Applying to study a PhD is unlike applying for most other courses. Before you apply, please read all the information on our web site, including the information about writing your proposal.
How to apply
- Check you meet our eligibility criteria
- Contact the most appropriate prospective supervisor(s) to discuss your proposed research
- Write your research proposal
- Submit your application online, mentioning your proposed supervisor, and uploading your research proposal
- Either at the same time, or within two weeks, upload your supporting documents
When to apply
Our Doctoral Programme begins in October. Please apply before 30th June 2013 for October 2013 entry.
The first year of our programme contains a compulsory taught research training element so it is not possible to start at other times of the year.
Studying for your doctorate elsewhere?
If you wish to come to WBS as a Visiting Student, you must follow the same online application procedure as for full time applications, though the start date is more flexible. You will be charged 50% of the full-time fees if your attachment to WBS is longer than ten weeks.
Writing your proposal
We expect you to provide evidence of your ability to plan and organise independent research, and of the relevance of your research topic to the interest and expertise of a WBS academic who could supervise your study.

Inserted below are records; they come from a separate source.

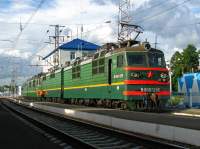 80-286 + 80-1943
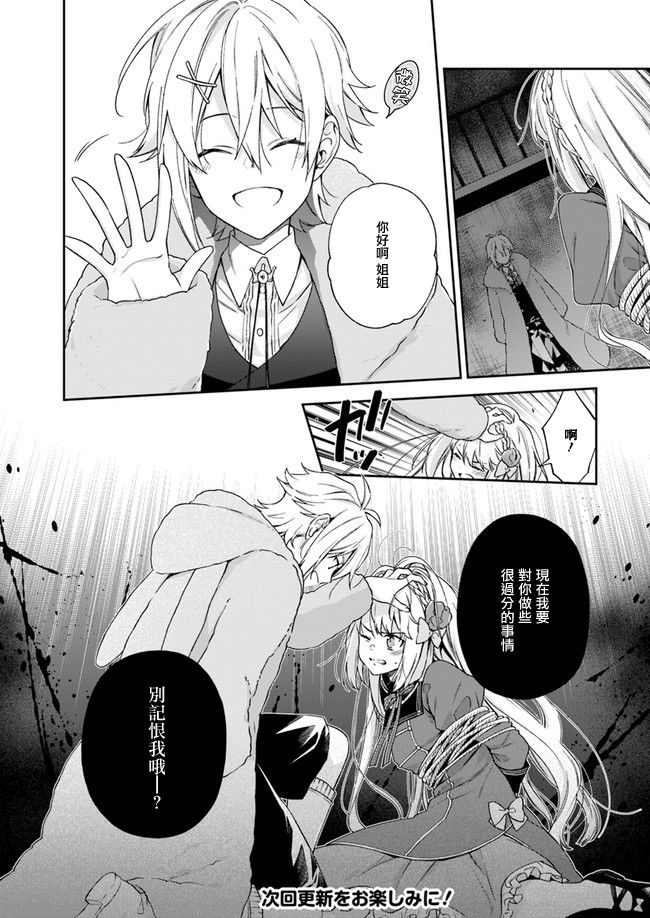 《恶役千金和被讨厌的贵族陷入爱河》第7话 第28页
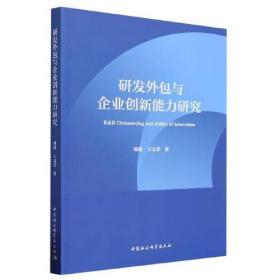 研发外包与企业创新能力研究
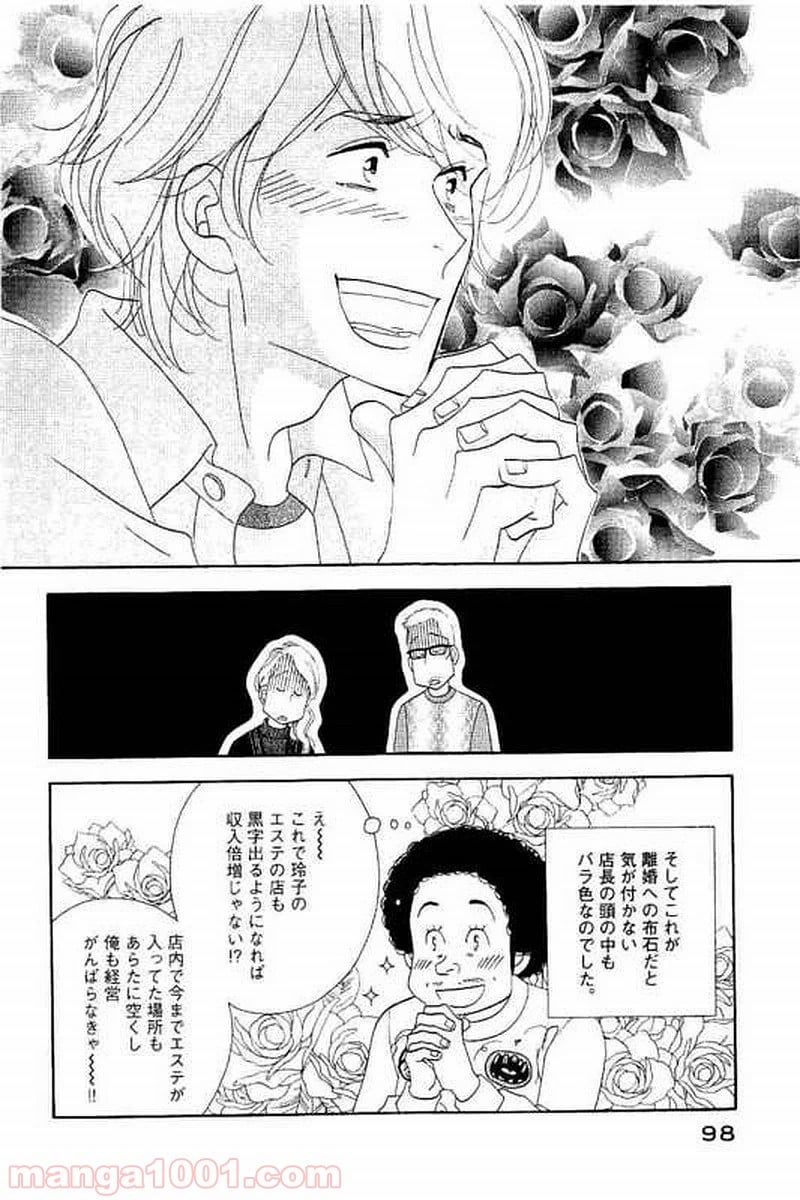 きのう何食べた？ - 第102話 - Page 4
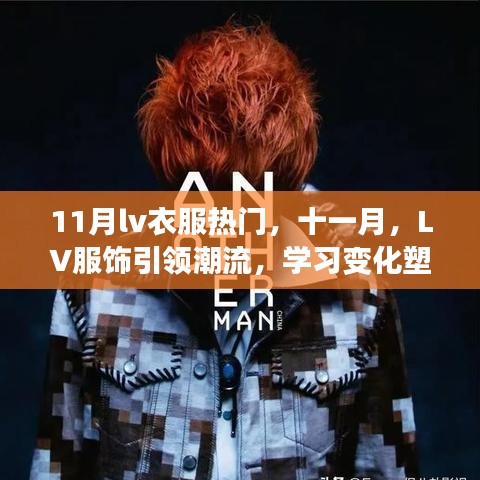 十一月LV服飾引領(lǐng)潮流，時尚之旅中的自信塑造與成就啟示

It's crucial that your research proposal is written to the guidelines specified. Don't risk getting yours rejected simply because you haven't read them.
Please provide approximately 2,000 words, plus your timetable and references or a short bibliography. We do not expect the proposal to be perfect at this stage, nor do we expect you to stick to it very closely as your ideas will almost certainly change once you start to study, but we do expect you to write it as follows:
- Provide an overview of your research question, explaining why it is of academic and or practical importance
- Outline the main objectives of your research, providing details of two or three key aspects
- Write a short literature review, indicating the importance of previous related research and how your own research question might make a useful contribution to the area
- State the main research techniques (interviews, case studies, modelling etc.) you might use
- Indicate your suggested data collection procedures and sources and outline any possible difficulties
- Explain any analytical techniques you intend to use
- Add your proposed timetable of activities.
Finally, list the references in your proposal or provide a short bibliography. Please organise your proposal under the following headings:
- Research question
- Literature reviews
- Research techniques
- References & bibliography
- Prospective supervisors.
There are three very common reasons why proposals from well qualified candidates fail to be accepted.
- The research topic is inadequately specified. You need to write to a very tight format stating what you plan to research, why and how. The format is clearly outlined above.
- The proposal may identify a practical managerial problem but it does not demonstrate its analytical importance. A study that merely aims to discover new empirical information or simply solve an important business problem will probably not be accepted. Your proposal must engage with controversies and demonstrate strong critical insight in one or more academic disciplines to succeed.
- The geographical focus does not fit with our supervisory competencies. While our perspective is international, some overseas students seek to study an issue exclusively in their home country in which our staff have no research expertise. If this is your intention, you must explain clearly why a supervisor at WBS will find your work interesting and how being at WBS will add value to your work. Generally, a comparative project that involves research both in your home country and the UK is more likely to achieve analytically significant results.